Mountain men to kickoff museum’s year

Suzy and Larry Ross sit in a 1936 vintage pumper truck to be on display in the Tonganoxie Community Historical Society’s new fire station Saturday as part of the organization’s open house. The event, which will mark the start of the museum’s season, will be from 10 a.m. to 5 p.m. Saturday at the museum, 201 W. Washington Street. The Bald Eagle Re-enactors will provide a glimpse into the life of 1840-era mountain men at the event.
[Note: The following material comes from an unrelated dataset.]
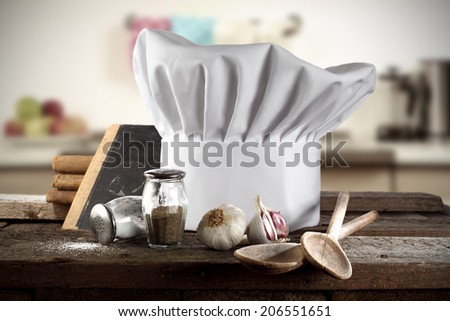 decoration of cook hat spoons books and kitchen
Suzy and Larry Ross sit in a 1936 vintage pumper truck to be on display in the Tonganoxie Community Historical Society’s new fire station Saturday as part of the organization’s open house. The event, which will mark the start of the museum’s season, will be from 10 a.m. to 5 p.m. Saturday at the museum, 201 W. Washington Street. The Bald Eagle Re-enactors will provide a glimpse into the life of 1840-era mountain men at the event.

April 6, 2010

They’re too rugged to arrive with hot tubs, but the weekend visitors to the Tonganoxie Community Historical Society will certainly appear to be from another time.

Suzy Ross, museum director, said she expected members of the Bald Eagle Re-enactors to start showing up Friday night at the historical society’s grounds at 201 W. Washington St. and some to camp through Sunday morning. But the time to see the mountain men re-enactors up close and enjoy the history they bring to life is from 10 a.m. to 5 p.m. Saturday.

The event will coincide with the museum’s season kickoff open house, Ross said. It will mark the official opening of the fire station, which houses the newly restored 1936 USA pumper and displays of the truck’s history and that of local fire departments. The other three buildings at the site, Honey Valley School, Reno Church and Fairchild Barn, will be open to the public.

“It’s family entertainment and it’s free,” Ross said. “School kids should just love this.

“We’ll have popcorn and lemonade in the barn if you’re thirsty or need a muncher.”

The Bald Eagle Re-enactors will demonstrate such mountain man crafts and skills as muzzle ball molding, cooking with a primitive oven, blacksmithing and — if a pelt is available — animal hide tanning, Ross said.

There will also be knife and tomahawk throwing demonstrations and one by an archer “who can shoot arrows faster than you can shoot a gun,” she said.

The re-enactors will be dressed in period garb, including furs, and carry such things as flintlock and cop-lock rifles, powder horns and fire starting strike-a-lights, said Ross, who is a muzzle loader with her husband, Larry.

The goal of Saturday is to build awareness of the museum, Ross said. It will be open from 1 to 4 p.m. Sundays through October, she said.

“We’re just trying to rally support for this,” she said. “We’re a totally volunteer organization that’s just trying to preserve the history of our community.”

“We’re open to the public and always free.”